Unter dem Motto "Klassik trifft Pop - gibt es gutes und schlechtes Lesen?" lasen und diskutierten am 23.04. zum Unesco-Welttag des Buches je zwei Prominente in fünf deutschen Städten.
Im Festsaal der Uni Frankfurt traten Musiker Smudo und Filmregisseur Detlev Buck zur Lesung an. Im Gepäck haben sie zwei Bücher, die auf den ersten Blick kaum gegensätzlicher sein können. Smudo, der, wie er selbst sagt, neben Zeitung und der Rückseite von Cornflakespackungen, auch Bücher liest, vertrat mit Benjamin von Stuckrad-Barres "Soloalbum" die Abteilung Pop. Schnell begeisterte er die Zuschauer durch seine lockere Art des Vortragens über einen verzweifelten Helden, der gerade von seiner Freundin verlassen wurde. Mit Hilfe von Alkohol und Musik versucht er sich zu trösten. Dies gelingt ihm natürlich nicht. Stattdessen wünscht er sich die Verflossene nur um so sehnlicher zurück.

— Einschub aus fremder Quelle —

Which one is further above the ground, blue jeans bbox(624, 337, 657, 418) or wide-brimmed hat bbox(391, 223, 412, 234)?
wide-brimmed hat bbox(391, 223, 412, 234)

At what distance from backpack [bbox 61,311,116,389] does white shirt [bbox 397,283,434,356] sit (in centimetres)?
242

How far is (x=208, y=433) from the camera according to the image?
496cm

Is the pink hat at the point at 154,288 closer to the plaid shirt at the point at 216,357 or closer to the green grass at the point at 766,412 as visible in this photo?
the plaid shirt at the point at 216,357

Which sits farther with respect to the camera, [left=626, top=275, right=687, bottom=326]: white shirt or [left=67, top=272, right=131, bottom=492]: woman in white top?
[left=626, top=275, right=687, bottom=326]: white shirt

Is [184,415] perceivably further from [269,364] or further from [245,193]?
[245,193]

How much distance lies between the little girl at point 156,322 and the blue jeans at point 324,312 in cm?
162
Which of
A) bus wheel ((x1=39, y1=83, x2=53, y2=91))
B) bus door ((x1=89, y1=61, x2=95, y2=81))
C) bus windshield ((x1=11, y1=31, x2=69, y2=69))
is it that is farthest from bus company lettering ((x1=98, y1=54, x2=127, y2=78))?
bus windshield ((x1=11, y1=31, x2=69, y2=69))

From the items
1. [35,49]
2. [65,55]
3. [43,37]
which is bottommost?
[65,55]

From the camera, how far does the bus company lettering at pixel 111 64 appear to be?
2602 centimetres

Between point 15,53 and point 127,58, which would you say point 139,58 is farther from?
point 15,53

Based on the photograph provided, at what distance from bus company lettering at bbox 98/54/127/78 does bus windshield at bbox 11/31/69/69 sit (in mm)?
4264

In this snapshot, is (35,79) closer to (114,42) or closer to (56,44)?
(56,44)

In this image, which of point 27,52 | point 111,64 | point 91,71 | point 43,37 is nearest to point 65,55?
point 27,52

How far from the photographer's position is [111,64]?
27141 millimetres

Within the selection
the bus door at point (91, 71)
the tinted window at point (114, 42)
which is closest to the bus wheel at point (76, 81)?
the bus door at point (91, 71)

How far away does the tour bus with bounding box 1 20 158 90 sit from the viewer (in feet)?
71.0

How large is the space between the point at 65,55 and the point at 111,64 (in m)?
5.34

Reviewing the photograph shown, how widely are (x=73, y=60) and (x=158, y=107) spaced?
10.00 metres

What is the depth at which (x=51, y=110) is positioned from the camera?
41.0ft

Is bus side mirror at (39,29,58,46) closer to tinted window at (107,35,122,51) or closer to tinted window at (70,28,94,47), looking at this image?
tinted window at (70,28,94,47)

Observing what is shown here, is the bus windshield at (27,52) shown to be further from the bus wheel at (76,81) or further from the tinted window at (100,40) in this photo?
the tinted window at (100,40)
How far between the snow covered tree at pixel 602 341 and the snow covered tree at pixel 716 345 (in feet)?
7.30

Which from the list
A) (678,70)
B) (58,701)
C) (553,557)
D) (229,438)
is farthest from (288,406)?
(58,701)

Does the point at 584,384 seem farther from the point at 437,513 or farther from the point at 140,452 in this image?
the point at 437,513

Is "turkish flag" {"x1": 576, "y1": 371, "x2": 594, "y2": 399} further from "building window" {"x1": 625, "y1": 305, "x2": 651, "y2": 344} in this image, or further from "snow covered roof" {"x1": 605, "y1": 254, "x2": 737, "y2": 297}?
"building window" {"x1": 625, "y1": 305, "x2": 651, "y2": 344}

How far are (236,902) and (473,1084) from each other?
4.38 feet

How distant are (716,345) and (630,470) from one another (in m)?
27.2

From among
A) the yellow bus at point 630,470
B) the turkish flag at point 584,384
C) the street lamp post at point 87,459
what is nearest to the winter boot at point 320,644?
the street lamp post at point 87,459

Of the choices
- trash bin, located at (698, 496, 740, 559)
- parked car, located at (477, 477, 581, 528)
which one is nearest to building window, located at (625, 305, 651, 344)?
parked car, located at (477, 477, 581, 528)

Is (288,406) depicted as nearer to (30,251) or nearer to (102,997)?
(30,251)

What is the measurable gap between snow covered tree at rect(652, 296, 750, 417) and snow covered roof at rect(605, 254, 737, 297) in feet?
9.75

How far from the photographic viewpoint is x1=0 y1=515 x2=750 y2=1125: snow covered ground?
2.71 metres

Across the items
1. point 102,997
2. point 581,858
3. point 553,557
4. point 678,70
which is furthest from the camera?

Anschließend zückte Detlev Buck sein gelbes Reclamheftchen und las als Kontrastprogramm aus Goethes Klassiker "Die Leiden des jungen Werther". Ein harter Brocken für die rund 370 Zuschauer im überfüllten Festsaal. Da hatte man sich gerade an umgangssprachliche Vokabeln wie "fuck" und "krass" gewöhnt, schon musste man sich ins Jahr 1774 zurückversetzen, um in die Welt von Lotte und Werther einzutauchen. Buck las in seiner sympathischen, etwas nuscheligen Art von Werthers Liebe zu Lotte. Trotz ihrer Seelenverwandtschaft bleibt diese Liebe unerfüllt, da Lotte bereits mit dem Langweiler Albert verlobt ist. Werther leidet also genauso an der Liebe wie der Held aus "Soloalbum". Aber statt sich mit Musik und Alkohol zuzudröhnen, setzt Werther noch einen drauf und gibt sich am Ende die Kugel.
Nach Bucks Lesung kommentierte Smudo den Klassiker mit "cool", wodurch er die Zuschauer schnell wieder ins Jetzt katapultierte. Gleichzeitig drückte er damit aus, dass Werther zu seiner Zeit eigentlich genauso cool war wie der Ich-Erzähler aus "Soloalbum" heute.